**TASK TO CARRY OUT**
Everything from the line that contains "What is the exact" through the final line of the records should be written out exactly, and nothing outside that span.

— Start AVAILABLE DATA —

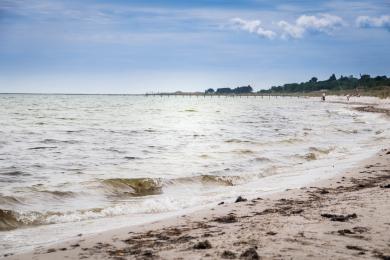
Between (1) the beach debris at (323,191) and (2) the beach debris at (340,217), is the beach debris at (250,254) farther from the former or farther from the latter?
(1) the beach debris at (323,191)

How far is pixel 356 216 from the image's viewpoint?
6.34 metres

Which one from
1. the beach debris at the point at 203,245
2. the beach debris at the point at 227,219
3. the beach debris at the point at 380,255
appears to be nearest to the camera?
the beach debris at the point at 380,255

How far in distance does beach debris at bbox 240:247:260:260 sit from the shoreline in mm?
11

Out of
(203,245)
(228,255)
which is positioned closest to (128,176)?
(203,245)

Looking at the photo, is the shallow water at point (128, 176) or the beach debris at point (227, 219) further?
the shallow water at point (128, 176)

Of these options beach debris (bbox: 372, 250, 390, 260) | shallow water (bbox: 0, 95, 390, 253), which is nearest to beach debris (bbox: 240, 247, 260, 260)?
beach debris (bbox: 372, 250, 390, 260)

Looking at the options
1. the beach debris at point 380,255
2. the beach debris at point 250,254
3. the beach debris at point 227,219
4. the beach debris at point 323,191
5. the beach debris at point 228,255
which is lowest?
the beach debris at point 323,191

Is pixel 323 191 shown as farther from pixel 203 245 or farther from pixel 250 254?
pixel 250 254

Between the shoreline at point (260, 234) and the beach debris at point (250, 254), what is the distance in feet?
0.04

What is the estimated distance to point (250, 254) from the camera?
4719mm

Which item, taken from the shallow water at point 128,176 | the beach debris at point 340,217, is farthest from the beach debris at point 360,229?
the shallow water at point 128,176

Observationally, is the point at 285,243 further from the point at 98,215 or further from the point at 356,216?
the point at 98,215

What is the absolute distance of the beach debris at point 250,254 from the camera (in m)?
4.64

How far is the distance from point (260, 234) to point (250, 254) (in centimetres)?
92
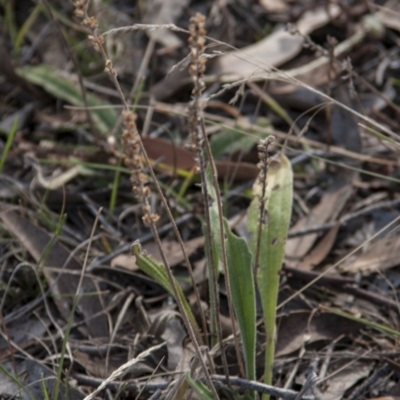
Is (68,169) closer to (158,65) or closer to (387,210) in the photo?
(158,65)

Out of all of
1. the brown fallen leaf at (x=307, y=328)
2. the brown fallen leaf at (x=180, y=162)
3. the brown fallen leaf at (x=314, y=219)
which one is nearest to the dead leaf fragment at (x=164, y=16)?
the brown fallen leaf at (x=180, y=162)

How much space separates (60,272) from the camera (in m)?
1.84

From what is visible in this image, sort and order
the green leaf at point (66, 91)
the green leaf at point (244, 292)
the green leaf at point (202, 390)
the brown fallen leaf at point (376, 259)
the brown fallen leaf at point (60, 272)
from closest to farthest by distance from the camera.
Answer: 1. the green leaf at point (202, 390)
2. the green leaf at point (244, 292)
3. the brown fallen leaf at point (60, 272)
4. the brown fallen leaf at point (376, 259)
5. the green leaf at point (66, 91)

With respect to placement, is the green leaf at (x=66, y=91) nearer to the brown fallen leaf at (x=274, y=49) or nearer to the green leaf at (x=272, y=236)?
the brown fallen leaf at (x=274, y=49)

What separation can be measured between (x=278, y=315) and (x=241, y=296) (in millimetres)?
216

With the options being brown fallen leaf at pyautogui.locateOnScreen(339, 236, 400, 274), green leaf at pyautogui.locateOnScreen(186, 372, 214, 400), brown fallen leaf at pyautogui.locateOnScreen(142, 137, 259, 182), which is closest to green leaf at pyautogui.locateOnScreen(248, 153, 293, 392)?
green leaf at pyautogui.locateOnScreen(186, 372, 214, 400)

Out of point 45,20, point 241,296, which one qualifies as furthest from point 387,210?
point 45,20

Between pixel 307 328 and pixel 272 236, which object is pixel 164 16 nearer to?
pixel 272 236

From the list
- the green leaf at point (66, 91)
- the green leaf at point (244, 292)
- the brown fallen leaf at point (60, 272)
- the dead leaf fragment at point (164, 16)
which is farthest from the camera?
the dead leaf fragment at point (164, 16)

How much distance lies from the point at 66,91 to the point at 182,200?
69 cm

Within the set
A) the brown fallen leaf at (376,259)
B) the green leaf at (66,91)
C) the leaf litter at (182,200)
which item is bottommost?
the brown fallen leaf at (376,259)

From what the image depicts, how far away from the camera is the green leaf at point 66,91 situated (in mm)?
2396

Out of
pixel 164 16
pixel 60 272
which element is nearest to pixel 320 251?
pixel 60 272

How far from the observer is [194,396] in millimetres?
1537
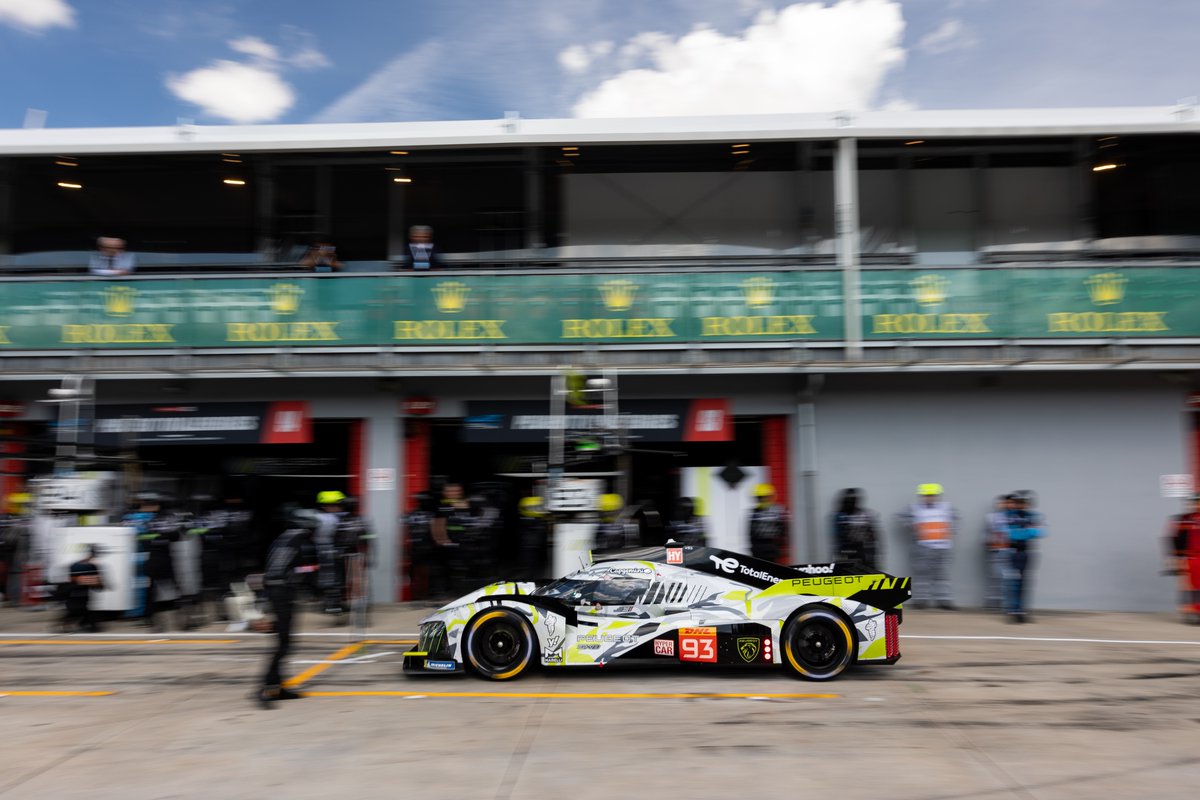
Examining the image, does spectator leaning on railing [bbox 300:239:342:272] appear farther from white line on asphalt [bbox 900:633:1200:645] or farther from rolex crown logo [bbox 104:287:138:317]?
white line on asphalt [bbox 900:633:1200:645]

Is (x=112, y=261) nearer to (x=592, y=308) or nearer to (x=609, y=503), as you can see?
(x=592, y=308)

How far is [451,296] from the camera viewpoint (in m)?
13.4

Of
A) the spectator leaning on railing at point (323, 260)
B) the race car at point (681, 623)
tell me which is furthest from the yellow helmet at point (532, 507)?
the spectator leaning on railing at point (323, 260)

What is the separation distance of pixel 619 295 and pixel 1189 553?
892 centimetres

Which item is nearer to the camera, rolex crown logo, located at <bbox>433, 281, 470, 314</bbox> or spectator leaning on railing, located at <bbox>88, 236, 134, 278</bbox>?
rolex crown logo, located at <bbox>433, 281, 470, 314</bbox>

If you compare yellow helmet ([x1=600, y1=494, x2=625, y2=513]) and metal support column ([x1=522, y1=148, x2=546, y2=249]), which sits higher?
metal support column ([x1=522, y1=148, x2=546, y2=249])

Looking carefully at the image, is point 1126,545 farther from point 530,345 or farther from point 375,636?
point 375,636

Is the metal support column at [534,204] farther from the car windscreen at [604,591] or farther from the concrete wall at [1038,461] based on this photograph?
the car windscreen at [604,591]

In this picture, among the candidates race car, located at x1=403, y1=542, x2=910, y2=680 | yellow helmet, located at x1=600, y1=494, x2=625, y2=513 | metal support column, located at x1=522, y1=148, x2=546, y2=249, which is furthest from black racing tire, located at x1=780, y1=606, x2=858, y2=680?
metal support column, located at x1=522, y1=148, x2=546, y2=249

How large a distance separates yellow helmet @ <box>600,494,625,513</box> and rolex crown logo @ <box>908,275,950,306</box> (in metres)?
5.67

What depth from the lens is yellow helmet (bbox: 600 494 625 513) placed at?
11672mm

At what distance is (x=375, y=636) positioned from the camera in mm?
10656

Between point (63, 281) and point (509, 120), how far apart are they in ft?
25.2

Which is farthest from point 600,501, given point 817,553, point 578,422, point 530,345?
point 817,553
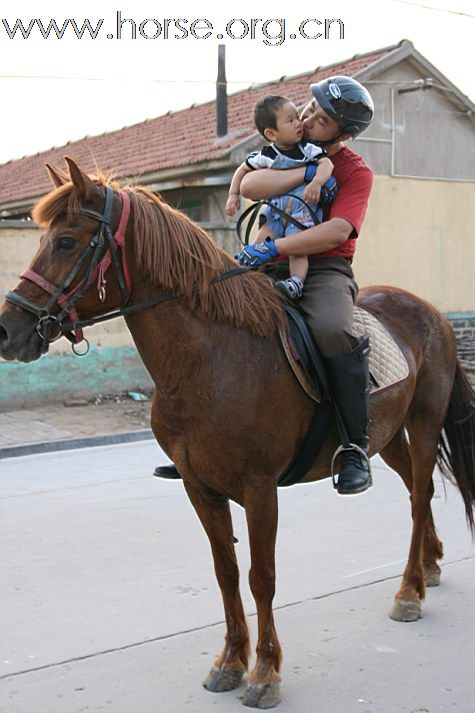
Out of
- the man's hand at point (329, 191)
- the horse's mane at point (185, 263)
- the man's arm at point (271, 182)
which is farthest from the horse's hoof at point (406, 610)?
the man's arm at point (271, 182)

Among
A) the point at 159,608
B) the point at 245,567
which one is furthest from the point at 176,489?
the point at 159,608

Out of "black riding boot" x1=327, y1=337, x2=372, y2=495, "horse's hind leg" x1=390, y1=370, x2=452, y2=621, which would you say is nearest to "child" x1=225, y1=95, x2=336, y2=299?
"black riding boot" x1=327, y1=337, x2=372, y2=495

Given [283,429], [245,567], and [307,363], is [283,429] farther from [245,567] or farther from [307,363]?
[245,567]

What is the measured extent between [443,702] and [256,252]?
6.87 feet

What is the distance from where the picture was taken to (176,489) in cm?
732

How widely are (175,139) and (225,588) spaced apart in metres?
13.9

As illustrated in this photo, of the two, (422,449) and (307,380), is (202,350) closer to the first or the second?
(307,380)

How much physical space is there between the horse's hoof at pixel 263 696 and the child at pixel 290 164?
1691 mm

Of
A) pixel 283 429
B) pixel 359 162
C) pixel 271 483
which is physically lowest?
pixel 271 483

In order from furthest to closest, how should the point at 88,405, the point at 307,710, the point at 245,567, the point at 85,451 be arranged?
the point at 88,405 < the point at 85,451 < the point at 245,567 < the point at 307,710

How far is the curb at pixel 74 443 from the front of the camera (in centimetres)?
906

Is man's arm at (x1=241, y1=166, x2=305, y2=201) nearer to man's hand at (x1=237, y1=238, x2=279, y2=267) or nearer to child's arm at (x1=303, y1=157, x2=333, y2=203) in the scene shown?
child's arm at (x1=303, y1=157, x2=333, y2=203)

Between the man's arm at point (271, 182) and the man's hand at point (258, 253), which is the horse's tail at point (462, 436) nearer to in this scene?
the man's hand at point (258, 253)

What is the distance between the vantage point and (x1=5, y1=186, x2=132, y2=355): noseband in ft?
9.98
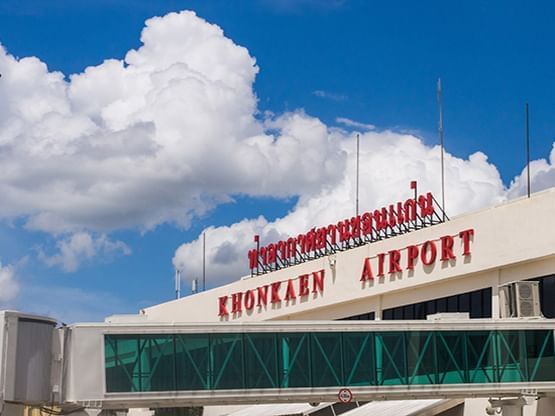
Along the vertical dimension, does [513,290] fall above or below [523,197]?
below

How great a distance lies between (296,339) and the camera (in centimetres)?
4362

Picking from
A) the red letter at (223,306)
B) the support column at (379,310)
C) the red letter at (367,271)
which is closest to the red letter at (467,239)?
the red letter at (367,271)

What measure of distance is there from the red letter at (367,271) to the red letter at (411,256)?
3.82 m

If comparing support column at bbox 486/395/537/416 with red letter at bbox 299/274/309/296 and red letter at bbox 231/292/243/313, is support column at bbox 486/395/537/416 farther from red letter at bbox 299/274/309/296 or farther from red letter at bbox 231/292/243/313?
red letter at bbox 231/292/243/313

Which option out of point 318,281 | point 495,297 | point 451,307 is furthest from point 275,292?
point 495,297

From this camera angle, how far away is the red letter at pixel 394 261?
61.0 meters

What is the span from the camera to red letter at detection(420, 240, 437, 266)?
5822cm

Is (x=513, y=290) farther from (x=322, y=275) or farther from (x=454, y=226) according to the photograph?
(x=322, y=275)

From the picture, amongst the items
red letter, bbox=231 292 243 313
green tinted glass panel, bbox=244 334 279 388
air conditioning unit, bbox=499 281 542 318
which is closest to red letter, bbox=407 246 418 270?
air conditioning unit, bbox=499 281 542 318

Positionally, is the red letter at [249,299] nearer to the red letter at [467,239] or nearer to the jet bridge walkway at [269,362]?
the red letter at [467,239]

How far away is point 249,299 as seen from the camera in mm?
77250

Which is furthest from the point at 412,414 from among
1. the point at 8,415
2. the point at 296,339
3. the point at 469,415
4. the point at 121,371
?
the point at 8,415

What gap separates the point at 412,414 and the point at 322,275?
708 inches

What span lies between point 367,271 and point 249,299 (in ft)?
50.6
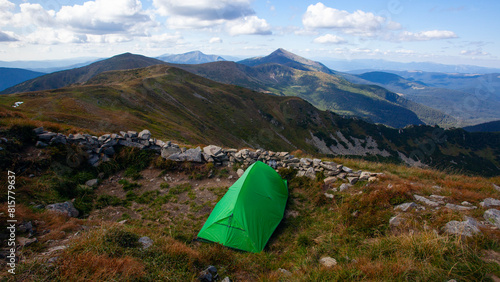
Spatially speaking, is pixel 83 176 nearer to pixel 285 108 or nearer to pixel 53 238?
pixel 53 238

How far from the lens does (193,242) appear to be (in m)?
8.73

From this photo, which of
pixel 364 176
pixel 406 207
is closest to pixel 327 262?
pixel 406 207

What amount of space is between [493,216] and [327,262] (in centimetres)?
603

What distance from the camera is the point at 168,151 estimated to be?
48.2 ft

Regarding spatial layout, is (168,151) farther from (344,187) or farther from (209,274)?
(344,187)

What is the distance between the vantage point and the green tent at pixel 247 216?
8719 millimetres

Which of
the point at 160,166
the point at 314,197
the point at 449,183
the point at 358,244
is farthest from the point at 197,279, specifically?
the point at 449,183

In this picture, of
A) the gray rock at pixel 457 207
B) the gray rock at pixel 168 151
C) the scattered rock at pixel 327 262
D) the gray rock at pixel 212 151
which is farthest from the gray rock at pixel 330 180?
the gray rock at pixel 168 151

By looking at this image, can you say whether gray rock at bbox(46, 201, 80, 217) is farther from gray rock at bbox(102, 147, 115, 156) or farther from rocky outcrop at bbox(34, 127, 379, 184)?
gray rock at bbox(102, 147, 115, 156)

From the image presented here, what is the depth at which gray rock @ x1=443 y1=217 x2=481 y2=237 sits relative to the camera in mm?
6129

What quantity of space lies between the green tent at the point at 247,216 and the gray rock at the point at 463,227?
6.06 m

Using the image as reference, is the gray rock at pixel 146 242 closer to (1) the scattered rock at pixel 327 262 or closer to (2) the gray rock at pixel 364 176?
(1) the scattered rock at pixel 327 262

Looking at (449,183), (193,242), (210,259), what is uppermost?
(449,183)

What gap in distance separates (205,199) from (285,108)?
132m
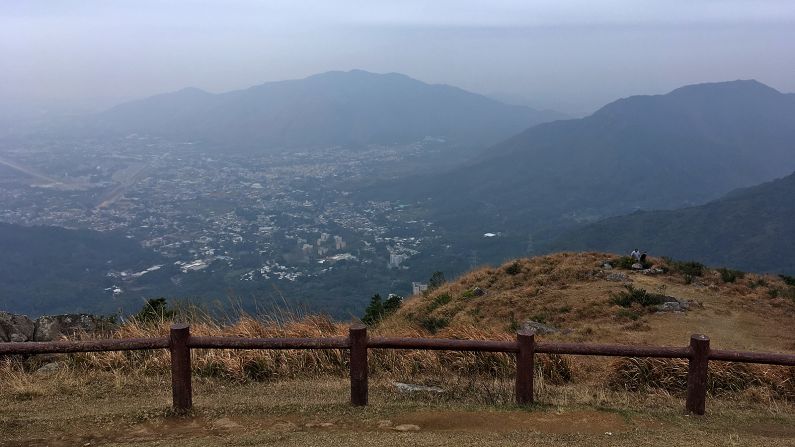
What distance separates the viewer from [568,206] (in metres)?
132

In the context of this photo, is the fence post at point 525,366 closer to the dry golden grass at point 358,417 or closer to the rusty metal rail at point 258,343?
the dry golden grass at point 358,417

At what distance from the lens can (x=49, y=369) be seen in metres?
7.46

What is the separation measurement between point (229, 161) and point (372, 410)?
137m

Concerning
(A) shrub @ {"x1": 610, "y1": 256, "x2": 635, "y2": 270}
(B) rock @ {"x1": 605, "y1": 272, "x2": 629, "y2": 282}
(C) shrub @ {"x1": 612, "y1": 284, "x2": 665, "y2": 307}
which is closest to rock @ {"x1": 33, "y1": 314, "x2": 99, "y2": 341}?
(C) shrub @ {"x1": 612, "y1": 284, "x2": 665, "y2": 307}

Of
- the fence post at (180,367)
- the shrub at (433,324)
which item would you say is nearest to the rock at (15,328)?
the fence post at (180,367)

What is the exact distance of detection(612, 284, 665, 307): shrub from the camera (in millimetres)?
13758

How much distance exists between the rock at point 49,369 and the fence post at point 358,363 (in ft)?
13.8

— End AVAILABLE DATA —

**TASK OUTPUT**
What is the exact distance of detection(612, 284, 665, 307): shrub from the camera (in millimetres)?
13758

How much distance exists between the rock at point 49,369 and the fence post at point 358,363 (in ft)?
13.8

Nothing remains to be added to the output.